START Exercise input

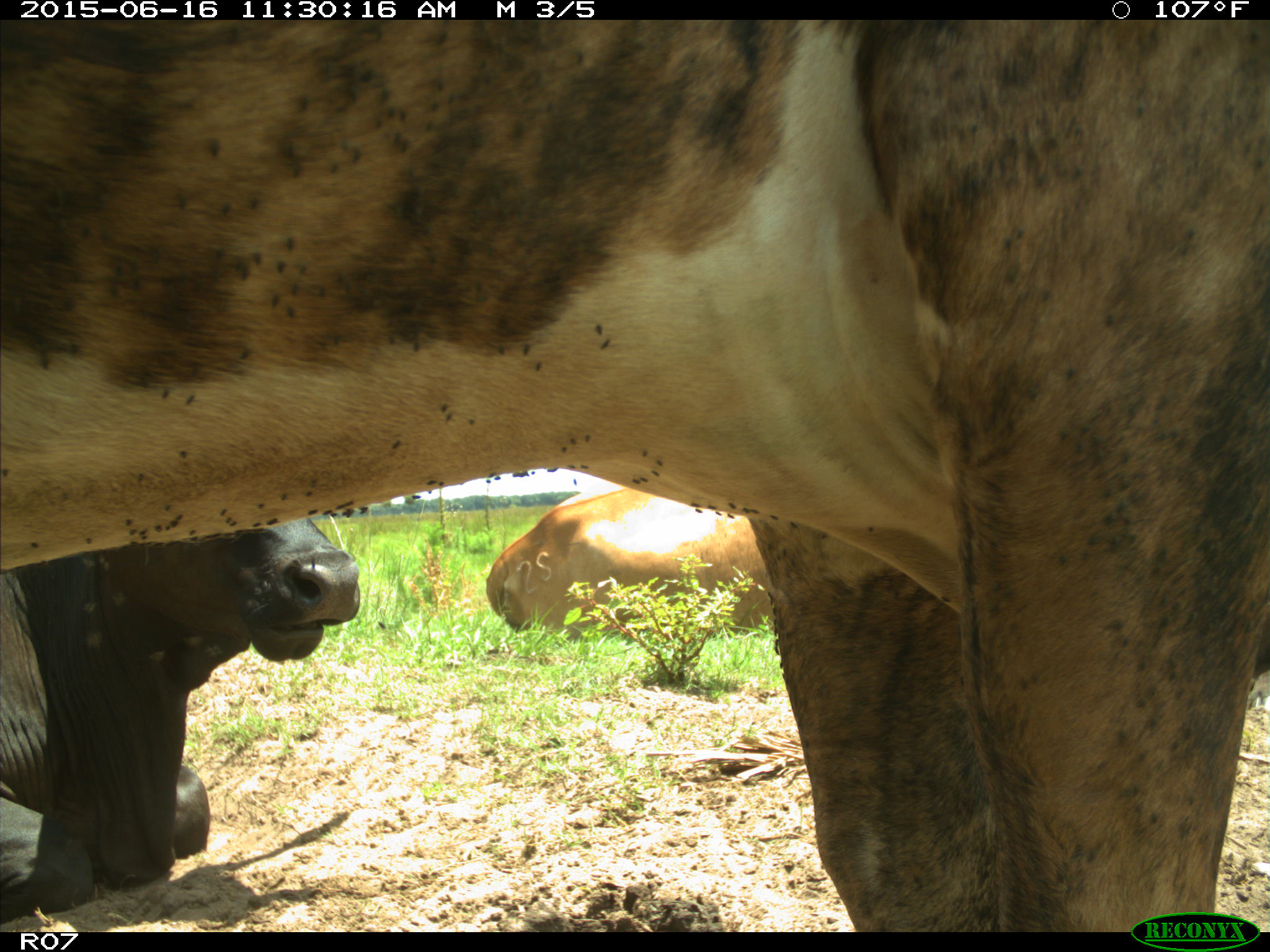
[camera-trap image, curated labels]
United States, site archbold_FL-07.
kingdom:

END Exercise input
START Exercise input

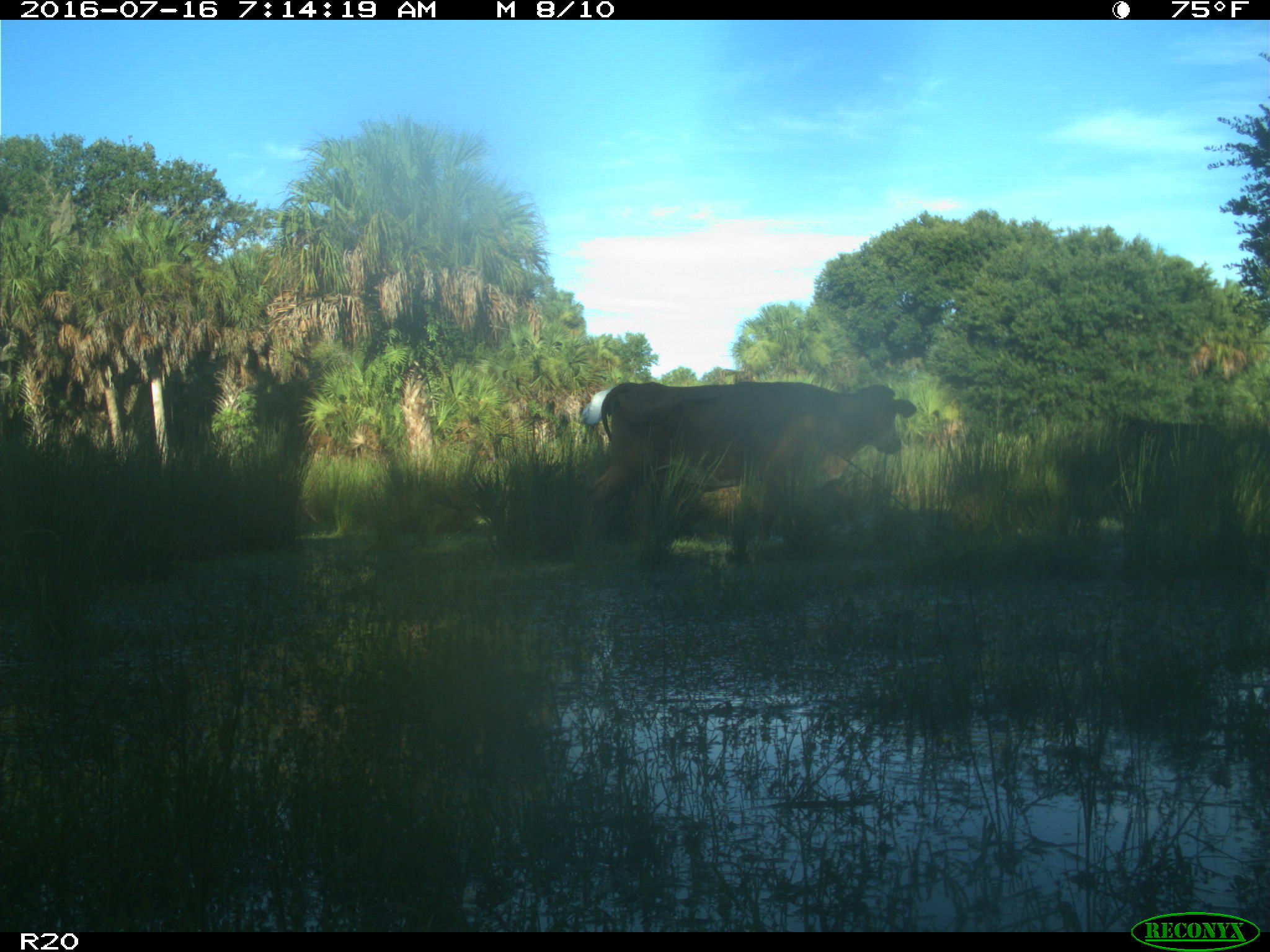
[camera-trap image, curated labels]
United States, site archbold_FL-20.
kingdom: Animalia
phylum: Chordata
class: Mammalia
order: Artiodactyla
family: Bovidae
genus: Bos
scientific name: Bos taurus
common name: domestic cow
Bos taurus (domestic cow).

END Exercise input

* _Problem statement_: If a line in the data above includes the string "States", copy it.

* _Written response_:
United States, site archbold_FL-07.
United States, site archbold_FL-20.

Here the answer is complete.